▽

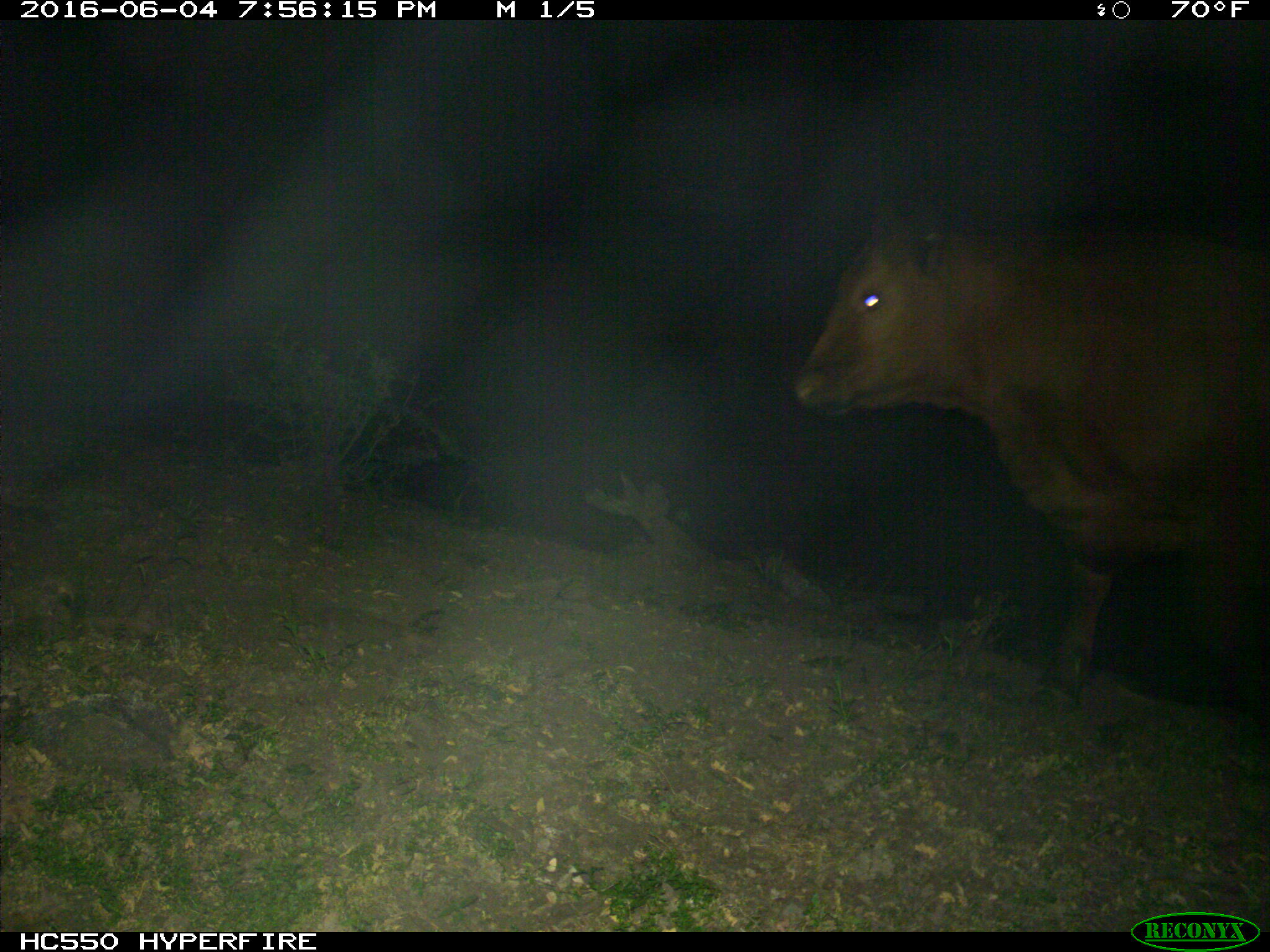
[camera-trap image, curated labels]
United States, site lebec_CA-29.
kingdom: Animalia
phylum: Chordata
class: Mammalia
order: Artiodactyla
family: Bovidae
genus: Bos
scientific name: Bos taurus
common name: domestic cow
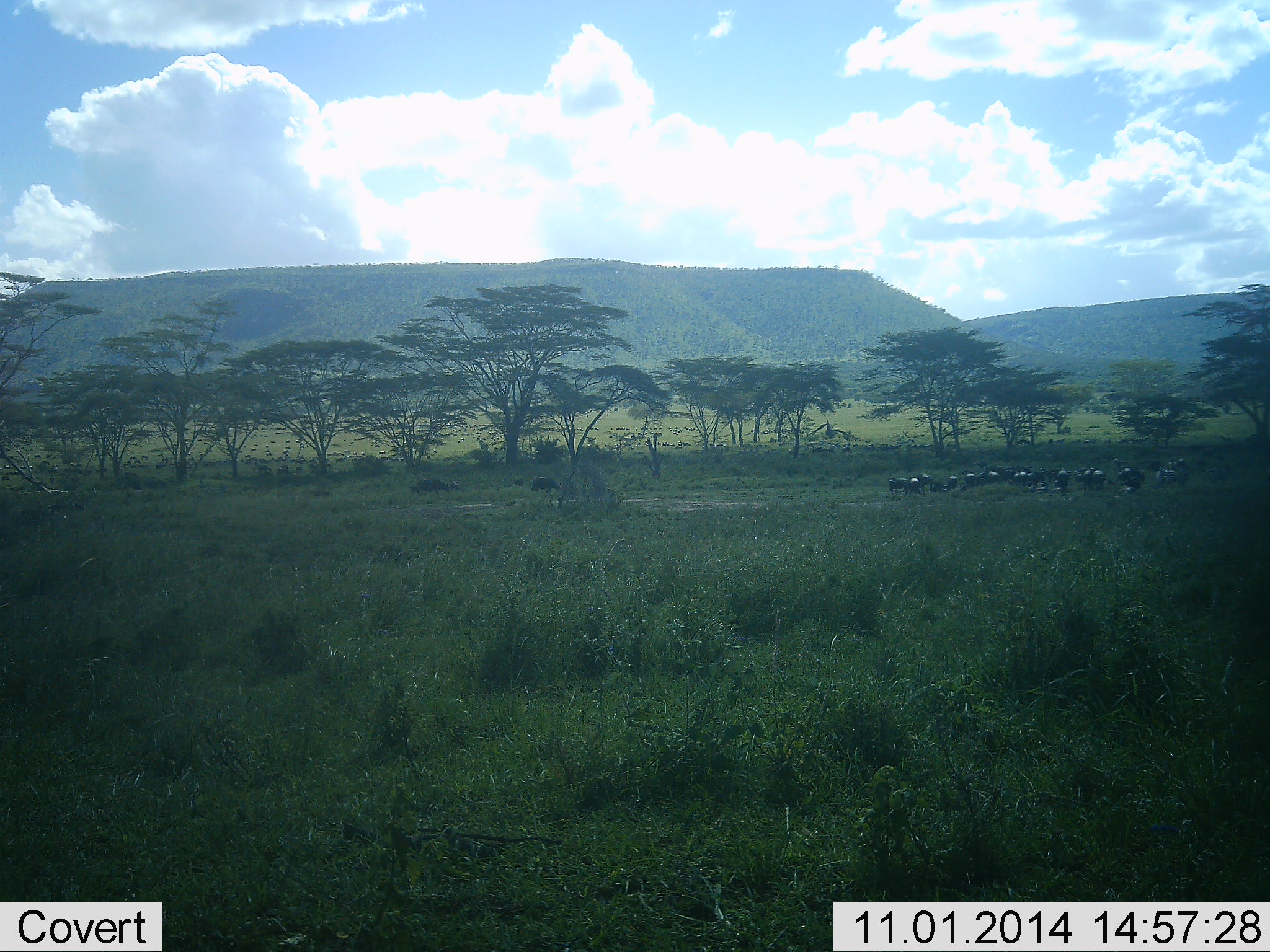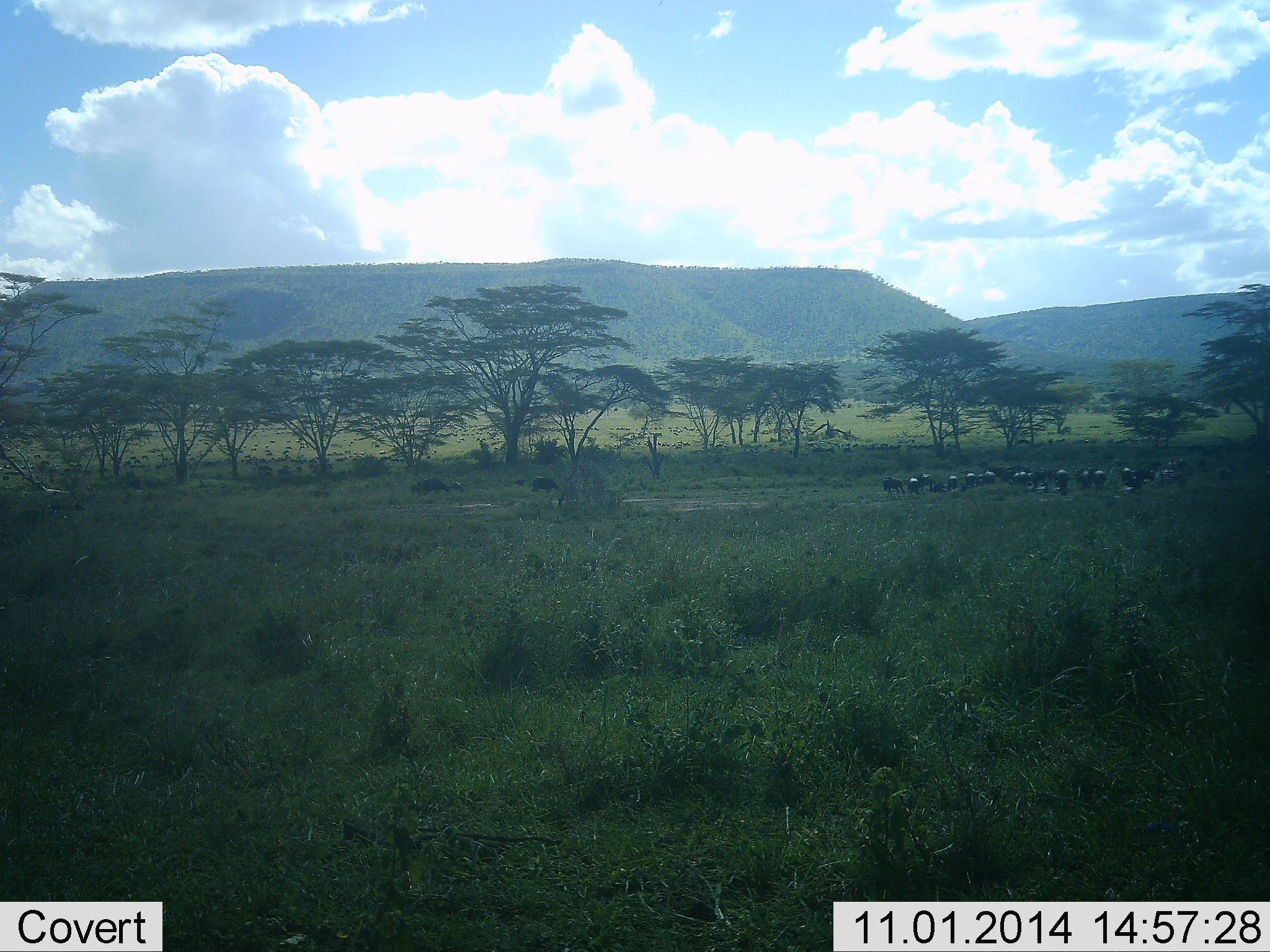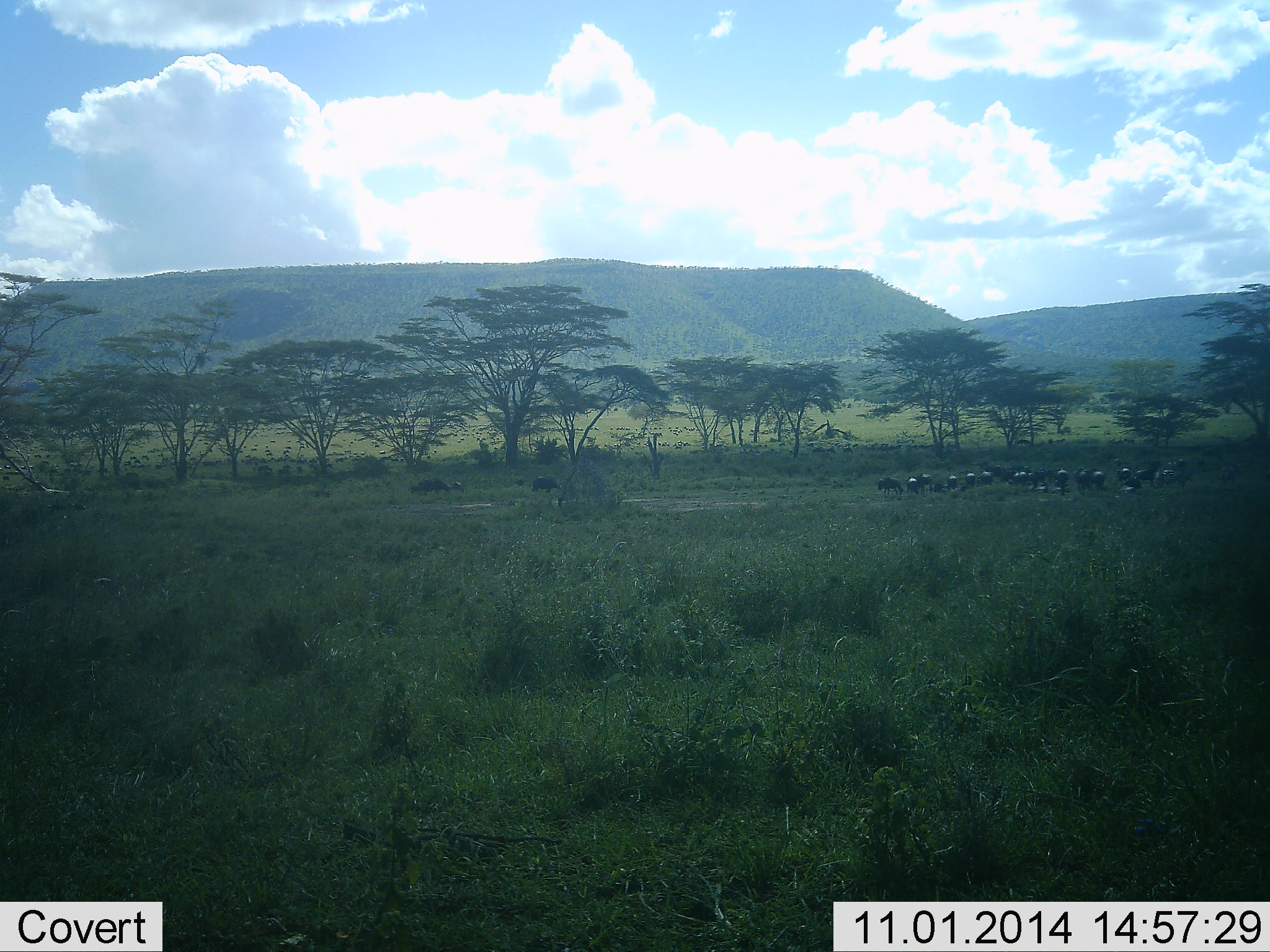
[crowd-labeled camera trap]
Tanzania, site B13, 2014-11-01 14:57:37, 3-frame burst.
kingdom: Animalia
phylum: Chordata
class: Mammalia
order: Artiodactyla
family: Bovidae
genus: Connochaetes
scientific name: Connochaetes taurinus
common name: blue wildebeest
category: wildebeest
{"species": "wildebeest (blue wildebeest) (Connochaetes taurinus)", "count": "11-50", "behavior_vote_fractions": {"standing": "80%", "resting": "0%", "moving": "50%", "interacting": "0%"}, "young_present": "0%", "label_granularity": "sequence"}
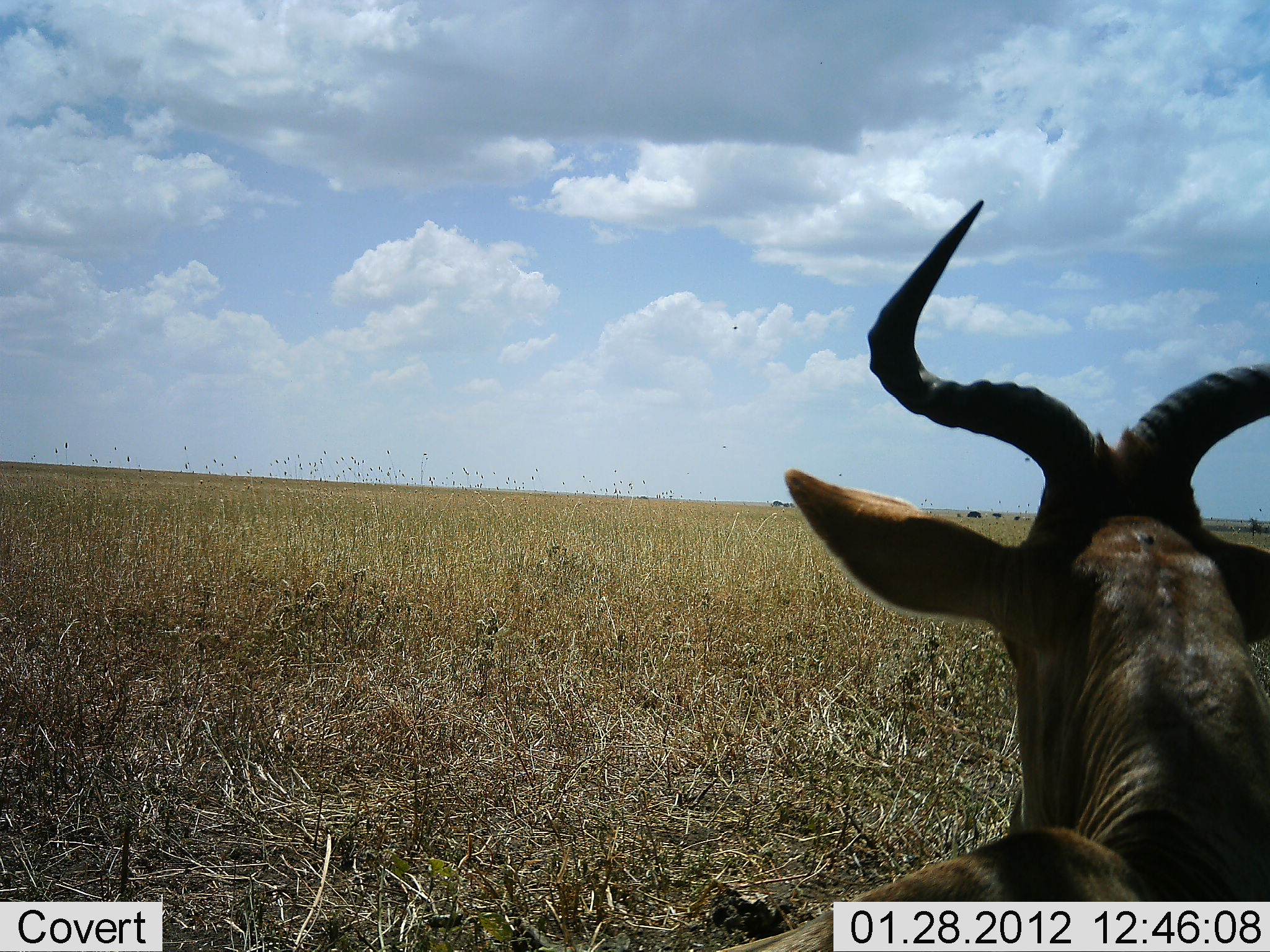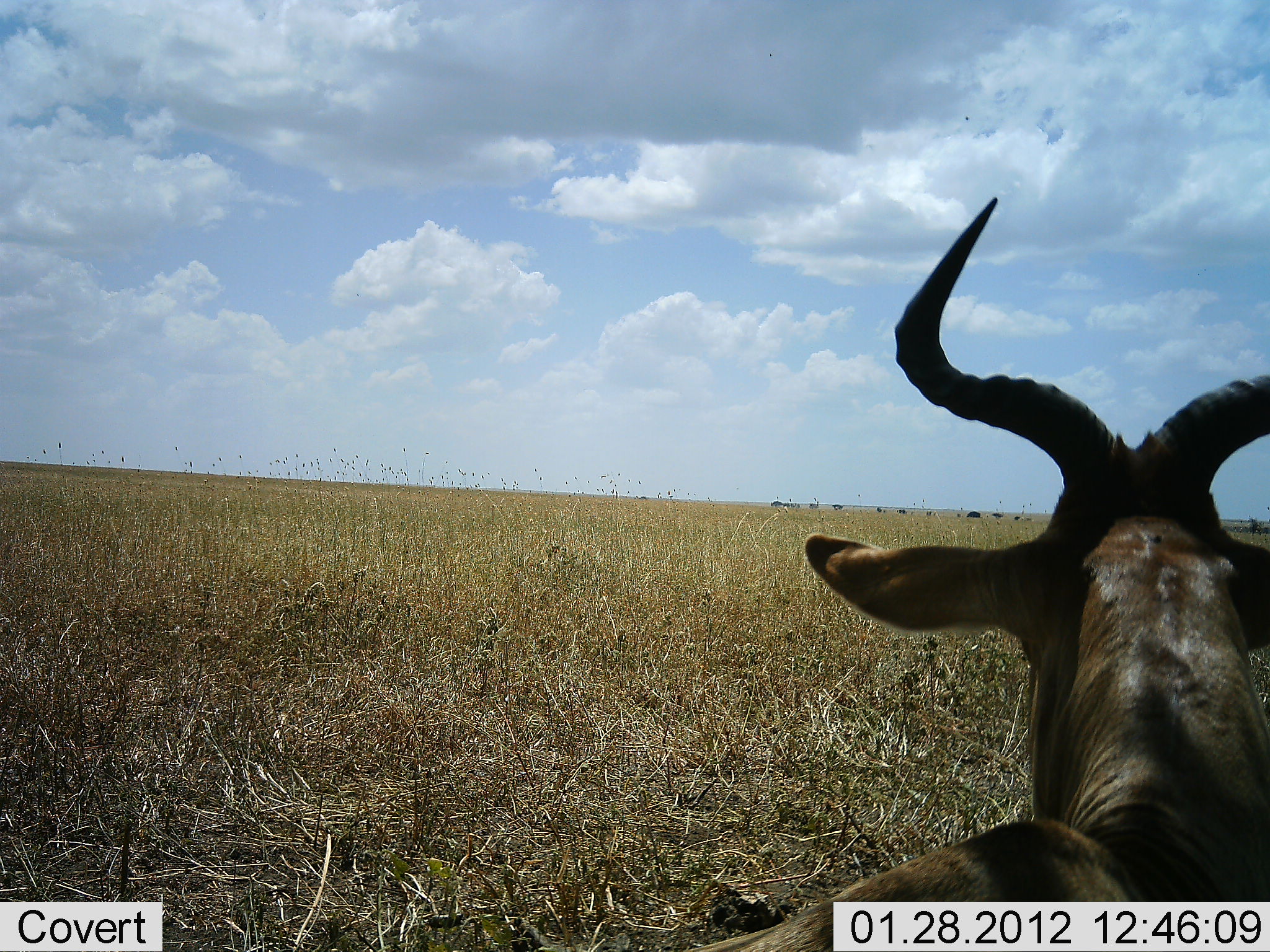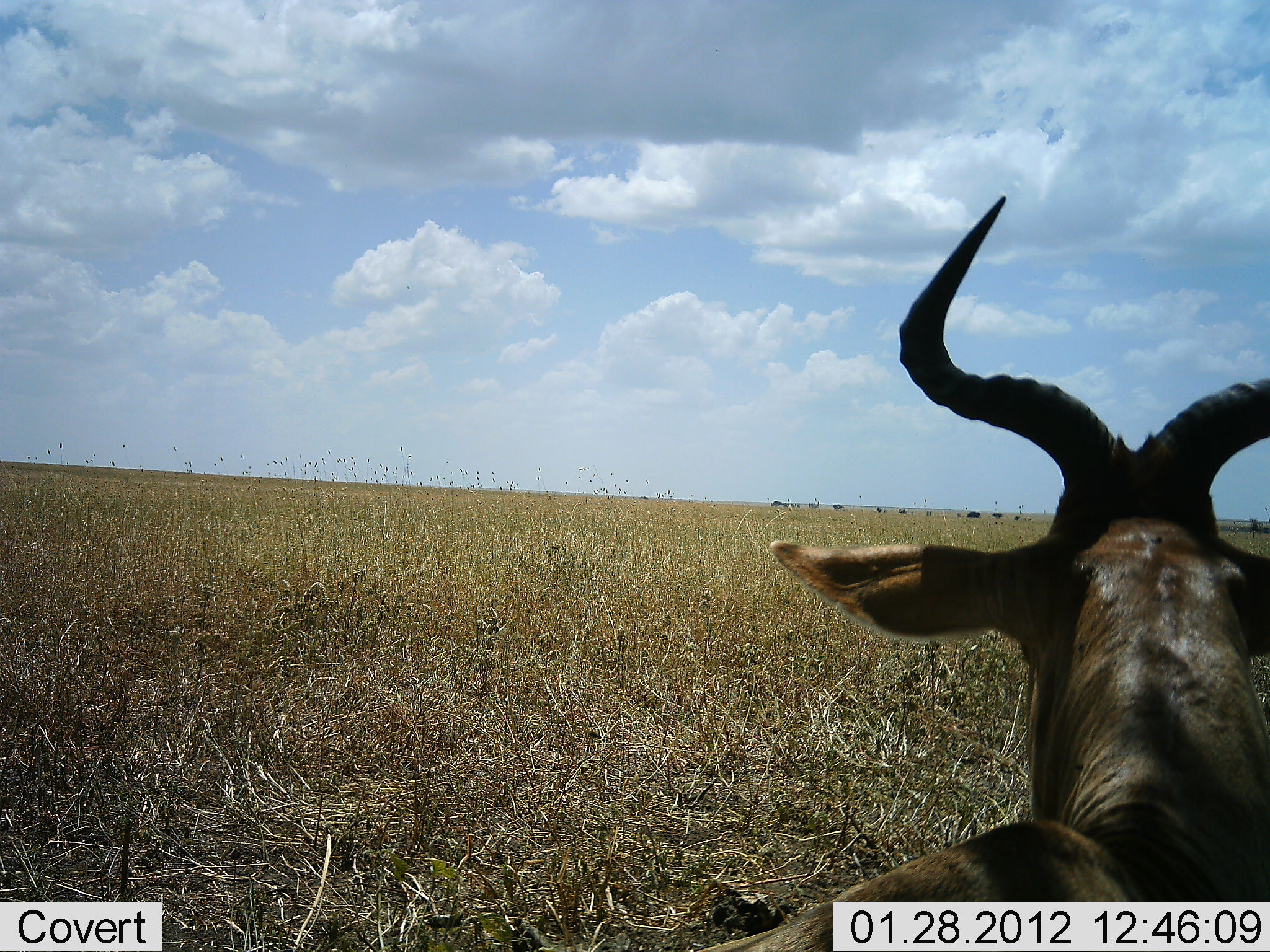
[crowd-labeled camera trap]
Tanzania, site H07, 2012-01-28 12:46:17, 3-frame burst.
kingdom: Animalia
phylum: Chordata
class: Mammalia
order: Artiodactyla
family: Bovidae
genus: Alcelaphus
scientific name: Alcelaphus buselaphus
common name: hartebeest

△

> **Task description**:
Some lines above contain the word "site". Copy each of them.

> **Output for this task**:
United States, site lebec_CA-29.
Tanzania, site B13, 2014-11-01 14:57:37, 3-frame burst.
Tanzania, site H07, 2012-01-28 12:46:17, 3-frame burst.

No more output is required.